(Record excerpts begins)

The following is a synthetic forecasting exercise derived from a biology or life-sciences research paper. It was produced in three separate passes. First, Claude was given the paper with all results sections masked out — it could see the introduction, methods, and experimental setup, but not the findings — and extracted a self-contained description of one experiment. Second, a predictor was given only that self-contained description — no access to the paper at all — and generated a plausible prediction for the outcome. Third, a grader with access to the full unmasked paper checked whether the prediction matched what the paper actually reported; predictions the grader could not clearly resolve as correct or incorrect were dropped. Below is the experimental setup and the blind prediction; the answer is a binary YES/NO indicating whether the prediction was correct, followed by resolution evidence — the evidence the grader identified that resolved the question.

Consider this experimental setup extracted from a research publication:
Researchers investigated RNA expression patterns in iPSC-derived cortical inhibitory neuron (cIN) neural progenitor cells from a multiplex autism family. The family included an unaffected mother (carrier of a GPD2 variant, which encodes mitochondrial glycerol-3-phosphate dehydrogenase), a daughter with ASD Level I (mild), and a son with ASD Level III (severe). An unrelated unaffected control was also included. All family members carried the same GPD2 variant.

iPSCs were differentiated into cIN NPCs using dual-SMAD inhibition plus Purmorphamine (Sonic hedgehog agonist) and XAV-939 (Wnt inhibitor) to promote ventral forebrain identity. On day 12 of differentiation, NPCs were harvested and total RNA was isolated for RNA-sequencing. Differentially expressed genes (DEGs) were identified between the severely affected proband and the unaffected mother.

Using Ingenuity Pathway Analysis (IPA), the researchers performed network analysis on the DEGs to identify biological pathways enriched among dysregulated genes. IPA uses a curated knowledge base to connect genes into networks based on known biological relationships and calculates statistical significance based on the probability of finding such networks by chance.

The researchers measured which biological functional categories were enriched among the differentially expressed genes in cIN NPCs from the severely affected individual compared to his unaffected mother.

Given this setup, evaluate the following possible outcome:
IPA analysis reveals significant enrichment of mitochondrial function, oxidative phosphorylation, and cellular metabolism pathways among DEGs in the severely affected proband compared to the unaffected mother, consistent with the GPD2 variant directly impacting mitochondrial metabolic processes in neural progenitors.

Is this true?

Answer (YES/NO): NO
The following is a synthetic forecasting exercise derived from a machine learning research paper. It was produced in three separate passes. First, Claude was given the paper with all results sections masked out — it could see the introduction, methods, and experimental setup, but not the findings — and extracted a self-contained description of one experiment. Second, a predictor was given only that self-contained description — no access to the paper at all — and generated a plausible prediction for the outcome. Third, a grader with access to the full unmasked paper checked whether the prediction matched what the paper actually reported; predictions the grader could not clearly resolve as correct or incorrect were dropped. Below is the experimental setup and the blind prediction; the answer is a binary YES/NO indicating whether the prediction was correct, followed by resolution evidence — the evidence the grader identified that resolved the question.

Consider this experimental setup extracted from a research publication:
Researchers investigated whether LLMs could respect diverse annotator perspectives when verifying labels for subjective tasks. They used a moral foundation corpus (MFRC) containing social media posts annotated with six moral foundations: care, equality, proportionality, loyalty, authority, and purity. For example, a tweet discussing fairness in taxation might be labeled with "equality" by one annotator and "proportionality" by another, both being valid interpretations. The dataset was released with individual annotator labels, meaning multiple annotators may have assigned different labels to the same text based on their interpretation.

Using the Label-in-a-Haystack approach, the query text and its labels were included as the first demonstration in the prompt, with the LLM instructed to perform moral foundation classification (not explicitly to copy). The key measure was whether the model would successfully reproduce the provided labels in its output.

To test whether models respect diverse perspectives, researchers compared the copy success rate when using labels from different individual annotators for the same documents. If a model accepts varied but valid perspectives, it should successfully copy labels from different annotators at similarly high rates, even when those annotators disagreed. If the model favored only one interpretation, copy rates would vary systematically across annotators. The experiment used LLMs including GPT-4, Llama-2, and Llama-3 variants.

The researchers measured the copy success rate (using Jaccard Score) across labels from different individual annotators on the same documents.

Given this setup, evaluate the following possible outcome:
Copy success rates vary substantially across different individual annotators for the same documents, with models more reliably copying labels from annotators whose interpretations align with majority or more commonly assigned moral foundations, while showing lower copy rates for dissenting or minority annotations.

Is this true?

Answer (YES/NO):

(Record excerpts ends)

> [Work to be completed] The final stretch of the listing, from the line containing "To test whether" through its last line, both included, is to be output exactly and by itself.

> [Exercise result]
To test whether models respect diverse perspectives, researchers compared the copy success rate when using labels from different individual annotators for the same documents. If a model accepts varied but valid perspectives, it should successfully copy labels from different annotators at similarly high rates, even when those annotators disagreed. If the model favored only one interpretation, copy rates would vary systematically across annotators. The experiment used LLMs including GPT-4, Llama-2, and Llama-3 variants.

The researchers measured the copy success rate (using Jaccard Score) across labels from different individual annotators on the same documents.

Given this setup, evaluate the following possible outcome:
Copy success rates vary substantially across different individual annotators for the same documents, with models more reliably copying labels from annotators whose interpretations align with majority or more commonly assigned moral foundations, while showing lower copy rates for dissenting or minority annotations.

Is this true?

Answer (YES/NO):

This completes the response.